* **WHAT IS NEEDED**:
Collect every line in the entries below that contains the word "furthest", and copy each one out in full.

* **RECORDED DATA**:
* * * *
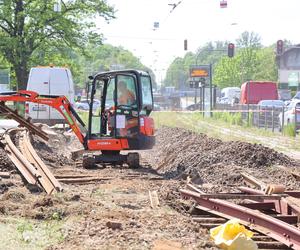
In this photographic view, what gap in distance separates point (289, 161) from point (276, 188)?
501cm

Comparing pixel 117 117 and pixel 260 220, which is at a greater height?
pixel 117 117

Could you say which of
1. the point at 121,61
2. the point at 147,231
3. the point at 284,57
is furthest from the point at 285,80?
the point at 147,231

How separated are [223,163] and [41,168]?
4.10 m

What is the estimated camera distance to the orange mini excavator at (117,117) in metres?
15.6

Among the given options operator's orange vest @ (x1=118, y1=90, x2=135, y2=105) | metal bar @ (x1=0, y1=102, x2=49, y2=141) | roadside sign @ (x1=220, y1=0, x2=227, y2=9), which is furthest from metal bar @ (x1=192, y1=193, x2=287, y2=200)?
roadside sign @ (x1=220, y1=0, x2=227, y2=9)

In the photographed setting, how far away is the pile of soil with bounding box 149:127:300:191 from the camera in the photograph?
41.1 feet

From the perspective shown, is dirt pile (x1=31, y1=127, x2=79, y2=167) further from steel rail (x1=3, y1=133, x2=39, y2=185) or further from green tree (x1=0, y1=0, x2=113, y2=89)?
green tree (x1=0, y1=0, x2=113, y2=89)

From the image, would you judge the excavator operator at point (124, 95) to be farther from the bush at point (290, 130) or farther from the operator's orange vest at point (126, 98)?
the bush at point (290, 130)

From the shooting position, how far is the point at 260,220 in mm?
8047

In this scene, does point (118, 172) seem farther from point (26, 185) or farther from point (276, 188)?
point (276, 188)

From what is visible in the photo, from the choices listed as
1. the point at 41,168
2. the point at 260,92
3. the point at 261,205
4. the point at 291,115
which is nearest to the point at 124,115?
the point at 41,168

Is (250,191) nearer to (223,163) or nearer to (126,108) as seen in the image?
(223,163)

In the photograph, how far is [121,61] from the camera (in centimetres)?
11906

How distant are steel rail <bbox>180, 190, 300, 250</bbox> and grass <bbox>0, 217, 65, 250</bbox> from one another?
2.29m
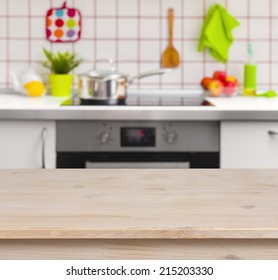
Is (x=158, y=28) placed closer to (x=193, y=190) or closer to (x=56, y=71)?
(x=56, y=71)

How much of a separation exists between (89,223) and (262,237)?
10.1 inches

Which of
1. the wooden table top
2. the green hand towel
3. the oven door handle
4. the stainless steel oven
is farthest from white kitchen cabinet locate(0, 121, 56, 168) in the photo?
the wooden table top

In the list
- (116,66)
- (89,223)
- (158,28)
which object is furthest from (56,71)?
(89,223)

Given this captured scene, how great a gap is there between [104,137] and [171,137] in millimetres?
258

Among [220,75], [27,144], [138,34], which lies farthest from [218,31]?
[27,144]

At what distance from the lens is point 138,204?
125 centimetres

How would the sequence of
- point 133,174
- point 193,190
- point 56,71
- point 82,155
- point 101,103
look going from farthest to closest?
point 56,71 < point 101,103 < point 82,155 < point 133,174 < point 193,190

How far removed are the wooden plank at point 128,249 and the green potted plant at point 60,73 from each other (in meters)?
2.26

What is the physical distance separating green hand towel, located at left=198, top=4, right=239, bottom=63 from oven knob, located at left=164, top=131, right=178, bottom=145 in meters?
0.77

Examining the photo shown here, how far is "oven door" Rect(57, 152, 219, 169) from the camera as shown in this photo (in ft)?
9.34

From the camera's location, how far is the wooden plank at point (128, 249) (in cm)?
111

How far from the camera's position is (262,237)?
* * * *
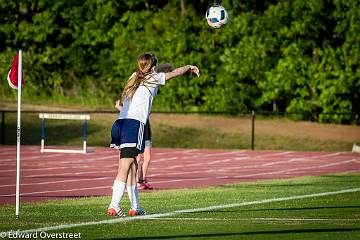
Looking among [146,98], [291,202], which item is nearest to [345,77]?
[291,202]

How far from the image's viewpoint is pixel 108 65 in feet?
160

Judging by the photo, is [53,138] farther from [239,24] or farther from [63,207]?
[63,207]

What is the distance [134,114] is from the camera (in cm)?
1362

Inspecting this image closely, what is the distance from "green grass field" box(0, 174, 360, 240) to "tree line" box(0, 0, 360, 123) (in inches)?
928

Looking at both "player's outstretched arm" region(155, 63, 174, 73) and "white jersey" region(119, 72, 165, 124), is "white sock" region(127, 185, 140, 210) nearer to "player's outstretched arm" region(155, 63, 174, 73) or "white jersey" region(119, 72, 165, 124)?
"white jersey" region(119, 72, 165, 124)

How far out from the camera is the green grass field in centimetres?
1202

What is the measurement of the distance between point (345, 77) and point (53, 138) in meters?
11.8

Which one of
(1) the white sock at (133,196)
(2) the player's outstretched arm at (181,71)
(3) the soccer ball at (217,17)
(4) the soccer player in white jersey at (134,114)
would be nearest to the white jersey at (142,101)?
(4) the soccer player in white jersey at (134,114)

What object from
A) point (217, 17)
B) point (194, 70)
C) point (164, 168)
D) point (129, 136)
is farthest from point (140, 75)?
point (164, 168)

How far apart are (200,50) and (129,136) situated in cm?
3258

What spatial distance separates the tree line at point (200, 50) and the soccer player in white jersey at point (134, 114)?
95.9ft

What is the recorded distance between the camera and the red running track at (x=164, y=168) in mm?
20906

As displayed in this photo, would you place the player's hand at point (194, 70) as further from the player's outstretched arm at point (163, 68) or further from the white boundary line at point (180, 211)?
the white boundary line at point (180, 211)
* * * *
* **WRITTEN ANSWER**:
is furthest from the point at 285,80?
Among the given options operator's orange vest @ (x1=118, y1=90, x2=135, y2=105) | metal bar @ (x1=0, y1=102, x2=49, y2=141) | roadside sign @ (x1=220, y1=0, x2=227, y2=9), which is furthest from metal bar @ (x1=192, y1=193, x2=287, y2=200)?
which object is furthest from (56,71)?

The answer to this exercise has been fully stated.